まず私は、自分のことを「反芻思考の強い残念な性格にして、社会的にも“ただの肉体労働者”としか見られない程度の底辺な存在」と思っていて、大人になればなる程『ジャンプ』が嫌いになった。
「友情?クソだ。ジャンプは子供か勝ち組の大人が読めばいい」。私は29歳にしてここまで捻くれていた。

職場の後輩がTSUTAYA書店で買った『チェンソーマン』。それが私とこの作品との出会いだった。
私もなぜか読んだ。気付いたら7巻まで一気に買って読んでいた。読んだ感想は…。
「私は何を読んだんだ?あれ?」「友情?愛情?熱血?」「私が想像してたジャンプとは?」
頭がめちゃくちゃになった。
でも、ひとつだけわかった。この作品は愛に溢れたサイコパスだと。
心と感情を切り離す。泣きながら笑いつつ、殴りながら愛を歌うような、感情の支離滅裂さ。

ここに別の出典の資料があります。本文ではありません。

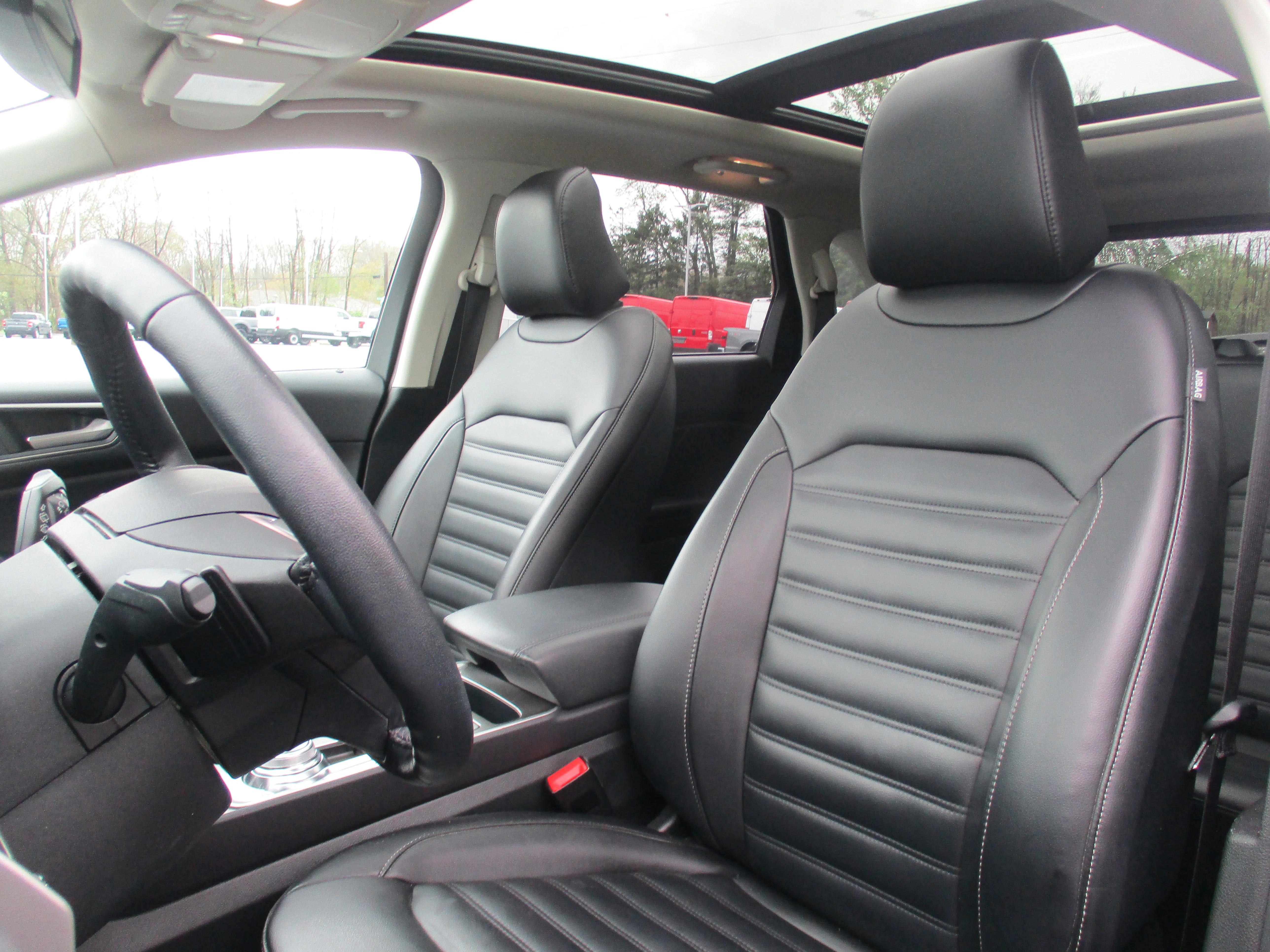 Used 2023 Agate Black Metallic Ford SEL image 24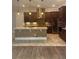 Gourmet kitchen with stainless steel appliances, large island, and custom cabinetry at 6301 Swanson St, Windermere, FL 34786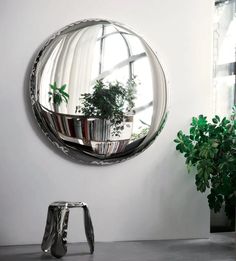 a round mirror sitting on top of a wall next to a potted green plant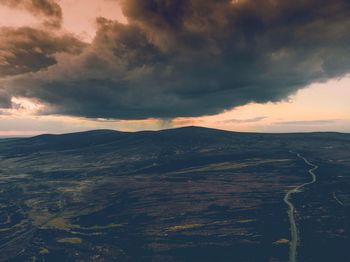 Scenic view of landscape against sky during sunset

あまりに意味不明過ぎた作品だったので、前作『ファイアパンチ』も全巻買って読んだ。
ーーうん。やっぱりイカれてる。
『ジャンプ』で、あの『ジャンプ』で、ですよ。

『ジャンプ』はここまで変化を求めていたのか。
そして、読者がここまでの変化を求めていた事に最高の拍手をしたい。

サイコパスは、芸術的なのかもしれない。そう思う作品。